Konrad Karczewski edited this page Jun 11, 2020 · 6 revisions

Batch pipeline

Initial run

For the initial run, we ran the Batch submission script (saige_pan_ancestry.py) on a VM on the cloud as it requires lots of memory and fast access to gs:// files. The initial pipeline spanned approximately 4 million CPU-hours.

How to run additional phenotypes

Internal use only

Custom phenotypes are the easiest to run and add.
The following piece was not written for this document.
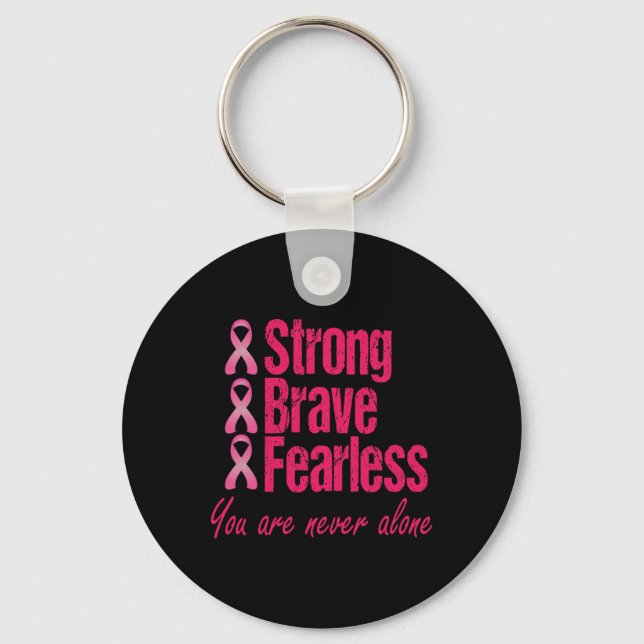 Strong Brave Fearless Breast Cancer  Survivor Gift Key Ring (Front)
A file with:

eid pheno1name pheno2name
1234 0 1
1235 1 1

uploaded to gs://ukb-diverse-pops/Phenotypes/Everyone/custom/TRAITTYPE_NAME.txt (where TRAITTYPE is one of categorical or continuous).

Step 1 - Load phenotype data

This file can then be loaded using:

python load_phenotype_data.py --add_dataset TRAITTYPE_NAME

If you do not have the google cloud connector installed, you can do this as a submission (hailctl dataproc submit load_phenotype_data.py --add_dataset TRAITTYPE_NAME); note that in either case, you will need to have the ukb_common and ukbb_pan_ancestry packages on your path. This script will make a backup copy of the existing phenotype MatrixTable and overwrite the master file with a new one including the new phenotype(s).

Step 2 - Run tests

You can then run the phenotype through the pipeline using batch (can do this locally since jobs are dispatched to the cloud anyway).
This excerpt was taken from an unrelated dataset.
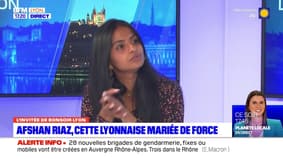 Lyon: la Lyonnaise Afshan Riaz revient sur son mariage forcé
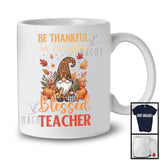 Thankful For Everything Blessed Teacher; Amazing Thanksgiving Leopard Gnome; Pumpkins T-Shirt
python saige_pan_ancestry.py --run_all_phenos --specific_phenos '.*-NAME'

will run all the phenotypes matching that regex. You can add --dry_run in order to first test the pipeline to see how many phenotypes will be run (there will be lots of output but any line starting with Submitting will tell you how many tasks of each type will be submit - there should be one for each phenotype for most tasks, and ~600 (~3000 for EUR) per phenotype for saige_task). Minimum case count can be overrode with --skip_case_count_filter.

When the pipeline completes, the results will have been loaded into Hail Tables at

gs://ukb-diverse-pops/results/result/POP/TRAITTYPE-pheno1-NAME/variant_results.ht

This directory will also have .txt and .log files for each chunk run (can safely delete the .txt files at this point). Note that not all phenotypes may complete (especially if a SAIGE null model fails to converge).
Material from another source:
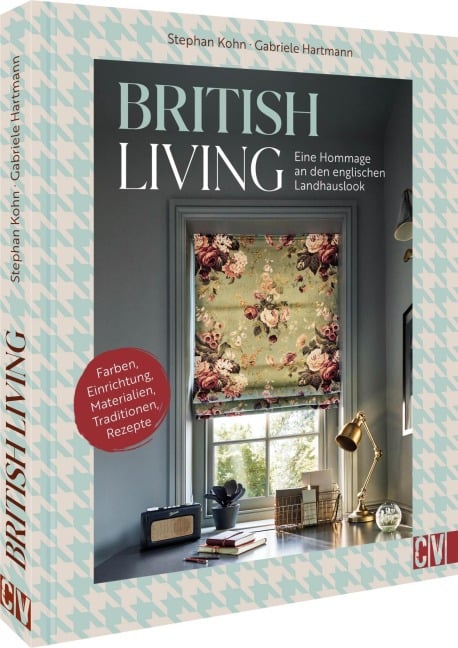 British Living: eine Hommage an den englischen Landhauslook - Gabriele Hartmann, Stephan Kohn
Step 3 - Load into Results MatrixTable

Once in a while, to regenerate the MatrixTable, run:

python load_all_results.py --run_additional_load --overwrite

As above, --dry_run will give you an indication of how many new phenotypes will be loaded (for AFR). As with the phenotype data, a backup will be made of the existing population-specific MatrixTables and then the full MatrixTable will be overwritten.